The installation is free to the public during the Museum’s open hours and will be on view beginning August 1, 2025 through December 21, 2025.

Emily Dickinson wrote on a scrap of wrapping paper, “Did you ever read one of her Poems backward because the plunge from the front overturned you? I sometimes (often have, many times) have—A something overtakes the Mind.”

On August 1st, the Emily Dickinson Museum will open an art installation featuring the work of visual artist Ligia Bouton and poet Matt Donovan. The installation will be on view on the ground floor of the Homestead in spaces that historically served the Dickinson family as their laundry room, kitchen, and dining room. Following the exhibition the Museum will prepare this part of the historic house for the third and final phase of Homestead restoration. 

In addition to other objects from the Museum collection, the installation is anchored by two significant sets of Dickinson family objects: wallpaper fragments from the poet’s bedroom and pieces of unassembled quilts. Visitors will encounter laser-cut forms echoing the delicate contours of the wallpaper scraps, filled with curated texts spanning centuries, including biographical insights and interpretations of Dickinson’s signature “em” dash, poetically mirrored in the wallpaper’s design.

▶ [Tasks to complete]:
1. Please rewrite the museum announcement from "The installation is free" up to and including "of Homestead restoration.", substituting "exhibit" for "installation".
2. Answer these questions using the museum announcement:
(a) Between which dates will the installation be on view?
(b) On what did Emily Dickinson write the quoted lines?
(c) Which two sets of Dickinson family objects anchor the installation?
The records have no connection to the museum announcement.

▶ [Provided material]:
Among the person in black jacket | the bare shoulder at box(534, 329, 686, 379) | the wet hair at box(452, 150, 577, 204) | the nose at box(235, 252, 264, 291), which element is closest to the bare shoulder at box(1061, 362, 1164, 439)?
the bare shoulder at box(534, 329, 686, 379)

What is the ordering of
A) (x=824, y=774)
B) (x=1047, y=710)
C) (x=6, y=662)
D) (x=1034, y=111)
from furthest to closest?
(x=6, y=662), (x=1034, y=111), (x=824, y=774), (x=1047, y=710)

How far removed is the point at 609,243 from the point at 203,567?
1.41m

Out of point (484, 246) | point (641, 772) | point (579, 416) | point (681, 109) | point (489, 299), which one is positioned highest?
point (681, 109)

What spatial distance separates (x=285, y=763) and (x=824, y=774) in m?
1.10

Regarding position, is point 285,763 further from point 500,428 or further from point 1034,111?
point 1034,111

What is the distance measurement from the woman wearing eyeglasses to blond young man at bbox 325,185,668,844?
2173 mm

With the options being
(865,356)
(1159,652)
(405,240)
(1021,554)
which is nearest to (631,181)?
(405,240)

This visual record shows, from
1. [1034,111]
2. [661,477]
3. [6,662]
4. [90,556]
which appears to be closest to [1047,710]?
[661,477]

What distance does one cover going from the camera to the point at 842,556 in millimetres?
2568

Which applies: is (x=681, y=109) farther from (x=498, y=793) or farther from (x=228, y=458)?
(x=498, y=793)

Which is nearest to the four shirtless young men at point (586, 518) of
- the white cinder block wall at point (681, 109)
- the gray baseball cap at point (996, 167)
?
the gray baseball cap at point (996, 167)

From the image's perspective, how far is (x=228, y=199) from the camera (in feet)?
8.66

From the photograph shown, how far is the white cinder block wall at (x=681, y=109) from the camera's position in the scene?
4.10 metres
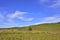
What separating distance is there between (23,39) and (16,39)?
0.74 metres

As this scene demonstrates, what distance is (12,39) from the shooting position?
42.4 ft

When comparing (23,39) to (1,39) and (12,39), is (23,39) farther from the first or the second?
(1,39)

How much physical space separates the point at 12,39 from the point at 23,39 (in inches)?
41.0

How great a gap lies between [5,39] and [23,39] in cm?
158

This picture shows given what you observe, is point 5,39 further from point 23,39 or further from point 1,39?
point 23,39

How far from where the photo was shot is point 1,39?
13.1m

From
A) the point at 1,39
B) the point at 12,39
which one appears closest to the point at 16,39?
the point at 12,39

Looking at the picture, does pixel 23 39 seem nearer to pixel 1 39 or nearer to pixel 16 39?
pixel 16 39

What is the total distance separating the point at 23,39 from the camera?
13.5 metres

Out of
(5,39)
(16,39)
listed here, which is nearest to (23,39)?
(16,39)

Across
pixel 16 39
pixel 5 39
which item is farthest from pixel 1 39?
pixel 16 39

▶ [Full answers]:
1.
The exhibit is free to the public during the Museum’s open hours and will be on view beginning August 1, 2025 through December 21, 2025.

Emily Dickinson wrote on a scrap of wrapping paper, “Did you ever read one of her Poems backward because the plunge from the front overturned you? I sometimes (often have, many times) have—A something overtakes the Mind.”

On August 1st, the Emily Dickinson Museum will open an art exhibit featuring the work of visual artist Ligia Bouton and poet Matt Donovan. The exhibit will be on view on the ground floor of the Homestead in spaces that historically served the Dickinson family as their laundry room, kitchen, and dining room. Following the exhibition the Museum will prepare this part of the historic house for the third and final phase of Homestead restoration.

2.
(a) August 1, 2025 through December 21, 2025.
(b) A scrap of wrapping paper.
(c) Wallpaper fragments from the poet's bedroom and pieces of unassembled quilts.